WORK REQUEST A: In the text on the International Day Against Homophobia, Biphobia and Transphobia, why does Charlie Maycraft see the day as one for paying respect to the elders of the community?
WORK REQUEST B: Go on with the piece about the International Day Against Homophobia, Biphobia and Transphobia, starting after its last sentence.

EXCERPTED TEXT:
+++

The International Day Against Homophobia, Biphobia and Transphobia is today, May 17 and has many different meanings to individuals with different experiences:
- To Charlie Maycraft, who identifies as queer and non-binary, this is a day of action, and a day to pay respect to the elders of our community who fought for acceptance and opportunity decades ago.
- For Nina, as a queer woman, she would like to use this day to celebrate the diversity of our LGBTQ+ community and educate the broader community about the endless spectrum of identities.
The struggle for action and respect for the LGBTQI community is continuing, and one which deserves more than one day to talk about. Whether it is standing in solidarity with LGBTQI+ communities who are denied their rights both here and abroad, or the stigma we face in often unseen ways.
Six month’s on from winning Marriage Equality, we celebrate and we continue to fight for true equality.
One action you can take right away is to call on the USA not to deport Sadat I, a gay asylum seeker, back to persecution is Ghana.

+++

DATA EXTRACT:

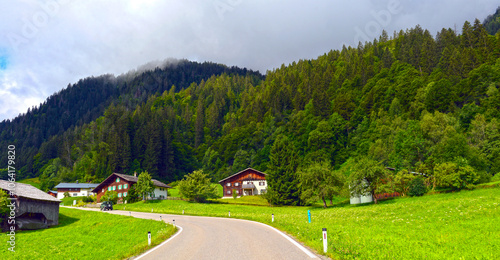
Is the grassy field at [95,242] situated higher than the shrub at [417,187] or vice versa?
the shrub at [417,187]

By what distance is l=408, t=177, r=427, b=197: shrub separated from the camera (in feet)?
145

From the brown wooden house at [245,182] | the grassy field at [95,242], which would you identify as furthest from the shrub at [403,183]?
the brown wooden house at [245,182]

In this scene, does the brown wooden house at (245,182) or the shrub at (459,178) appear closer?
the shrub at (459,178)

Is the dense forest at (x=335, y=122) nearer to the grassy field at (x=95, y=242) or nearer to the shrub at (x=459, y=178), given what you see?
the shrub at (x=459, y=178)

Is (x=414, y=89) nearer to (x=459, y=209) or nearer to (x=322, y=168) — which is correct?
(x=322, y=168)

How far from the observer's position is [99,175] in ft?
386

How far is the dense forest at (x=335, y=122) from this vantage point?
75062 millimetres

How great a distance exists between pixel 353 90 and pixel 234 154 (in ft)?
184

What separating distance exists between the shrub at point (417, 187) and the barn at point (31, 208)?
165ft

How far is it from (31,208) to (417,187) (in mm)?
51781

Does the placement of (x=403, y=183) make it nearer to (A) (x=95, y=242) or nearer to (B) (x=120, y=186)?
(A) (x=95, y=242)

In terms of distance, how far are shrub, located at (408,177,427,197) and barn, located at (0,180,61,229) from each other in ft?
165

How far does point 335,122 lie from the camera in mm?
109875

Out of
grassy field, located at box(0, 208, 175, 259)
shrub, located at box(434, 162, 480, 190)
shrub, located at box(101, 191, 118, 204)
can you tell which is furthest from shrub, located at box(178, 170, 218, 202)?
shrub, located at box(434, 162, 480, 190)
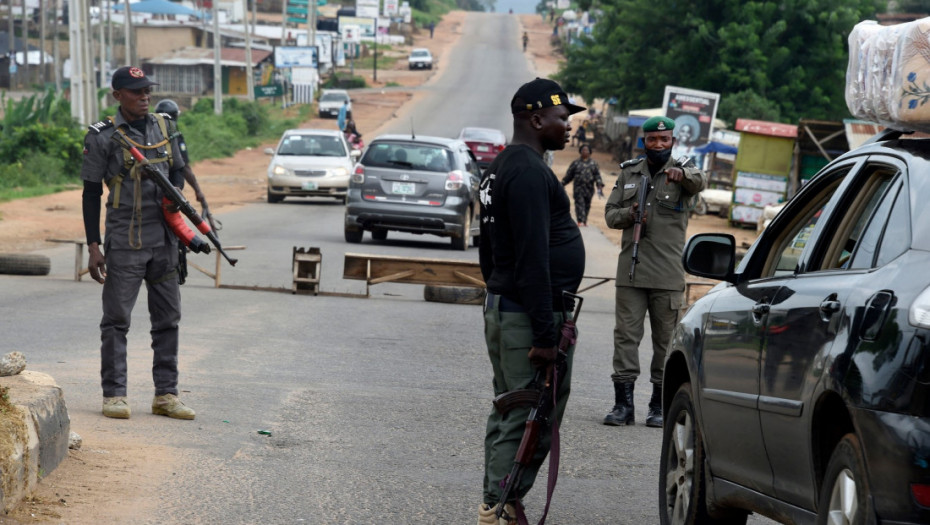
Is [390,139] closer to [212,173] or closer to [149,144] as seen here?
[149,144]

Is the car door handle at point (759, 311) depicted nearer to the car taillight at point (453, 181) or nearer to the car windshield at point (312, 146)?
the car taillight at point (453, 181)

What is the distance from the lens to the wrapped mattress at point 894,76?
13.3ft

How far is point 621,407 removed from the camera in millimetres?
8398

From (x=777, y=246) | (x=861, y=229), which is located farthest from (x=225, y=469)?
(x=861, y=229)

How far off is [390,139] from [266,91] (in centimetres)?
4712

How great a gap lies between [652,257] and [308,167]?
2243 centimetres

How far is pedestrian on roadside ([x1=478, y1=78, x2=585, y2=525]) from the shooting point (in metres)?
5.09

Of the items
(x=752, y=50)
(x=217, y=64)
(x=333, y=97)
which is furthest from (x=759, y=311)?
(x=333, y=97)

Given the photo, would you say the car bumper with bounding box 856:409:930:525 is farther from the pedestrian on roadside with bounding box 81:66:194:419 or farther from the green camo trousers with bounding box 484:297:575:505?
the pedestrian on roadside with bounding box 81:66:194:419

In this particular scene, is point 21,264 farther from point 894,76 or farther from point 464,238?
point 894,76

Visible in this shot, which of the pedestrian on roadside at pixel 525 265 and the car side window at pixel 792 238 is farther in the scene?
the pedestrian on roadside at pixel 525 265

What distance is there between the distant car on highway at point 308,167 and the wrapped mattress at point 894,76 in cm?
2570

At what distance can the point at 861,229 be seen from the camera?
417 cm

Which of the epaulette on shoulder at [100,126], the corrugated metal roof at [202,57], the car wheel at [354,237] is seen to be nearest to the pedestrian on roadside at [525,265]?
the epaulette on shoulder at [100,126]
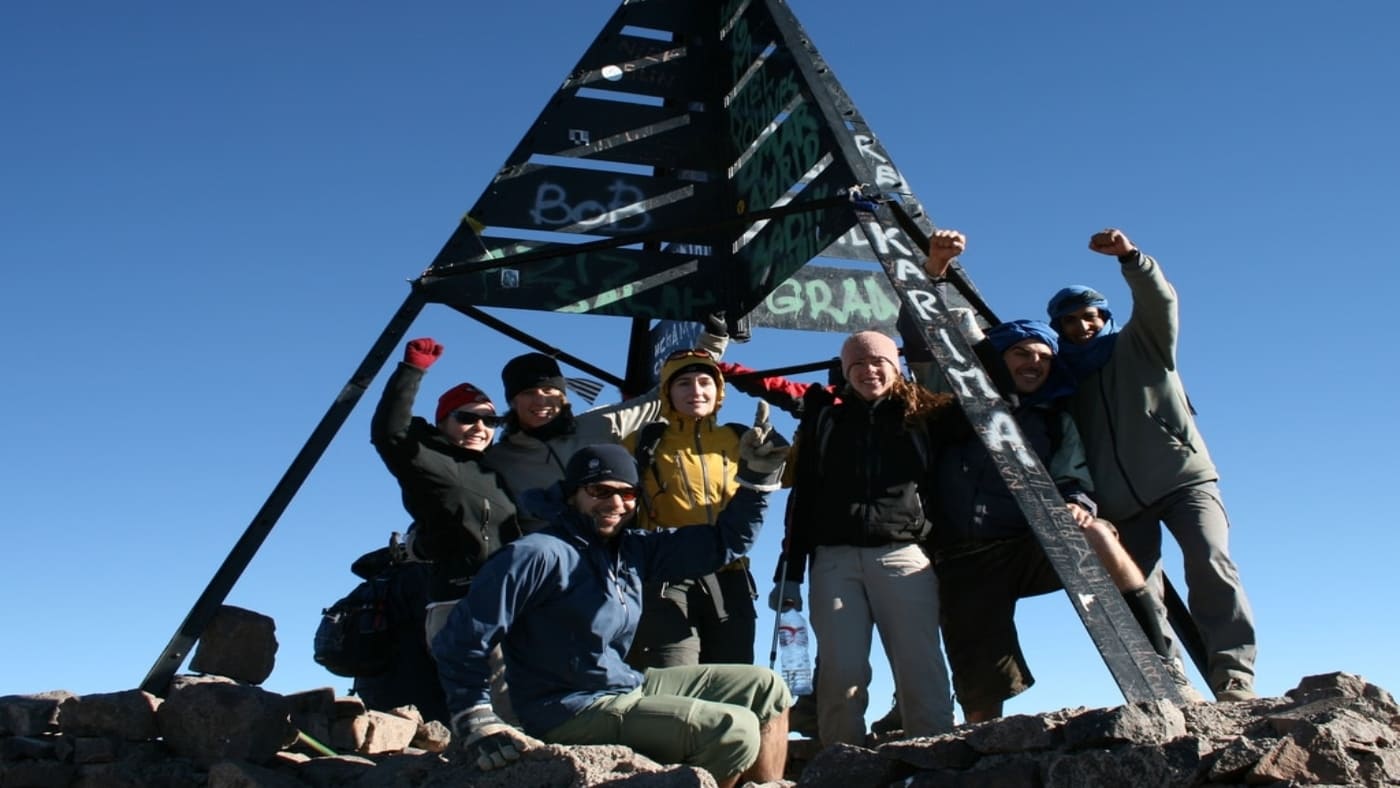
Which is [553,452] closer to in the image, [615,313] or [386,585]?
[386,585]

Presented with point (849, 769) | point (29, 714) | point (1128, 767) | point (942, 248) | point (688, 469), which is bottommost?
point (1128, 767)

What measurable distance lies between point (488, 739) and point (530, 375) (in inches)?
94.9

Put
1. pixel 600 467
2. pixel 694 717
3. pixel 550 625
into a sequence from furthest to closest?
1. pixel 600 467
2. pixel 550 625
3. pixel 694 717

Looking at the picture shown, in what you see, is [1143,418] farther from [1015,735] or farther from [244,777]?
[244,777]

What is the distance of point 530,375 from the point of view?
692cm

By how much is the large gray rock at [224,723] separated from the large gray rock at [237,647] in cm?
45

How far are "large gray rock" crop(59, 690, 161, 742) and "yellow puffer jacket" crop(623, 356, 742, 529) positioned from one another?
2.40 metres

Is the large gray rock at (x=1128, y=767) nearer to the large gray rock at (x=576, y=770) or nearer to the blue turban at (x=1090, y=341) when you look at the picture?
the large gray rock at (x=576, y=770)

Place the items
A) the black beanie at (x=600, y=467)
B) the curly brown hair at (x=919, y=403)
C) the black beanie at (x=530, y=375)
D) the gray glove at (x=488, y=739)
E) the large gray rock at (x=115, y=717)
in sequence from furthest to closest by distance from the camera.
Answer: the black beanie at (x=530, y=375) → the large gray rock at (x=115, y=717) → the curly brown hair at (x=919, y=403) → the black beanie at (x=600, y=467) → the gray glove at (x=488, y=739)

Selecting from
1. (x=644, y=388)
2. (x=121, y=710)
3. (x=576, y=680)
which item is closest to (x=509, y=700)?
(x=576, y=680)

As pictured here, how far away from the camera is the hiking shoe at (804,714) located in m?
6.71

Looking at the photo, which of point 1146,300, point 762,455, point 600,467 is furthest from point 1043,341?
point 600,467

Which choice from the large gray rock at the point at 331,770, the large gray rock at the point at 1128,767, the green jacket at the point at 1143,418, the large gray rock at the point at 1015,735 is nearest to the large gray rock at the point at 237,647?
the large gray rock at the point at 331,770

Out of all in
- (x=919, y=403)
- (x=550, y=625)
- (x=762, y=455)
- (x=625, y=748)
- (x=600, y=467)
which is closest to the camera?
(x=625, y=748)
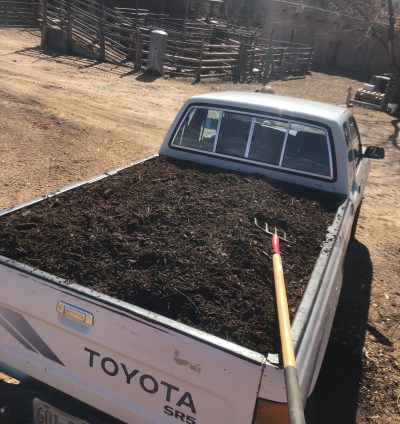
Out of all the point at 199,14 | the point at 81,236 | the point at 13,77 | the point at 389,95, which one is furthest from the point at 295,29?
the point at 81,236

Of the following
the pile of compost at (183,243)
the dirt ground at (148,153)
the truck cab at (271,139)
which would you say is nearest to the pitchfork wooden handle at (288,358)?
the pile of compost at (183,243)

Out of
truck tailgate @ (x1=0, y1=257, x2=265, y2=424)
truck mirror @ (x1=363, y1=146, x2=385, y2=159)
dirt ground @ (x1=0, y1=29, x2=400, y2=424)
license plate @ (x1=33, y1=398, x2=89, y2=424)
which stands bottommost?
dirt ground @ (x1=0, y1=29, x2=400, y2=424)

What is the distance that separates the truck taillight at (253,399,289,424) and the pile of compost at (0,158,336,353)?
26 cm

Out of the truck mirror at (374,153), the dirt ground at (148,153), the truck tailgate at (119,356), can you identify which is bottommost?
the dirt ground at (148,153)

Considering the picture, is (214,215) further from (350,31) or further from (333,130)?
(350,31)

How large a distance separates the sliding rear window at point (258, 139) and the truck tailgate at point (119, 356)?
8.82ft

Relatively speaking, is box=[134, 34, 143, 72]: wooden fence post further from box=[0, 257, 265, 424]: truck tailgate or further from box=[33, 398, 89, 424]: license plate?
box=[33, 398, 89, 424]: license plate

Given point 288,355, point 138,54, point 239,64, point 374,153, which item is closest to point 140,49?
point 138,54

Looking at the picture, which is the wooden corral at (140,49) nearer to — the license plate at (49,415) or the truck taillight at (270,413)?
the license plate at (49,415)

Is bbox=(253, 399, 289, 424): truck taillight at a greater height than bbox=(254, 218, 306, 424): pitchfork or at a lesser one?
lesser

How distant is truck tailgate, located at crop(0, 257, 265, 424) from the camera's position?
2031 millimetres

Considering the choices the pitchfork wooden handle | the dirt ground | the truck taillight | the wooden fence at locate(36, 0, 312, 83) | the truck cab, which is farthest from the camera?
the wooden fence at locate(36, 0, 312, 83)

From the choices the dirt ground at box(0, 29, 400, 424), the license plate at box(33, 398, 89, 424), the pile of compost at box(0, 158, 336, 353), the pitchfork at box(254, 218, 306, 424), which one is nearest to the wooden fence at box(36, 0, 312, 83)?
the dirt ground at box(0, 29, 400, 424)

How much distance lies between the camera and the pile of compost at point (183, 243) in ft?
8.01
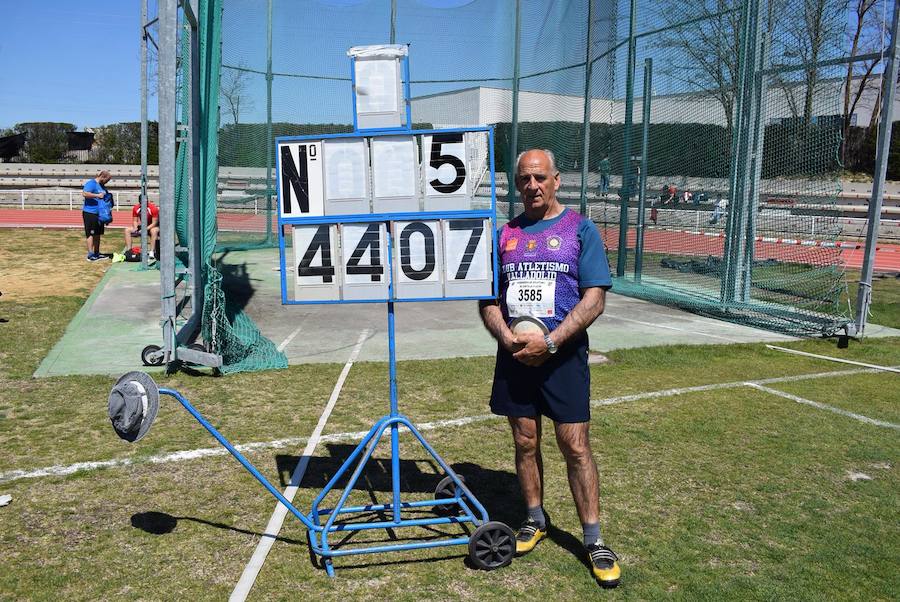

+++

EXERCISE ANSWER A: Because those elders fought for acceptance and opportunity decades ago.

EXERCISE ANSWER B:
Microaggressions are forced upon marginalised people every day, an act which appears harmless in its intent, however the person on the receiving end is adding this event to the many other microaggressions they may have experienced.
A microaggression may be something such as asking a same gender couple about their sex life, or a trans person to describe their genitals or the surgery they may or may not have had.
Sometimes these questions stem from curiosity – but would be inappropriate if anyone else were asked. Asking ourselves why we feel entitled to know the details of private information about certain people is a vital part of undoing years of conditioned bigotry. Solidarity begins with inclusiveness.
Being a subject of othering is an isolating experience. You begin to question yourself, your identity, and the relationships you form around you. On a day like IDAHOBIT, I want us all to analyse our language and behaviour, because these are what affect others the most.
If there’s a particular subject you feel you lack knowledge on – maybe it’s intersex people, or the non-binary spectrum – find some resources and read up on appropriate terminology regarding that group, and you’ll find yourself learning something new and equipping yourself with right words to say when you may find yourself in a position to defend a vulnerable person.
The beautiful thing about technology is that it gives us the power to educate ourselves – and a willingness to learn is the most valuable characteristic an ally can have.
“It is not our differences that divide us. It is our inability to recognise, accept and celebrate those differences.” Audre Lorde
“I see a future where we no longer need a list of identities. Individuals will be just that, individual. However, we are not ready for that just yet.”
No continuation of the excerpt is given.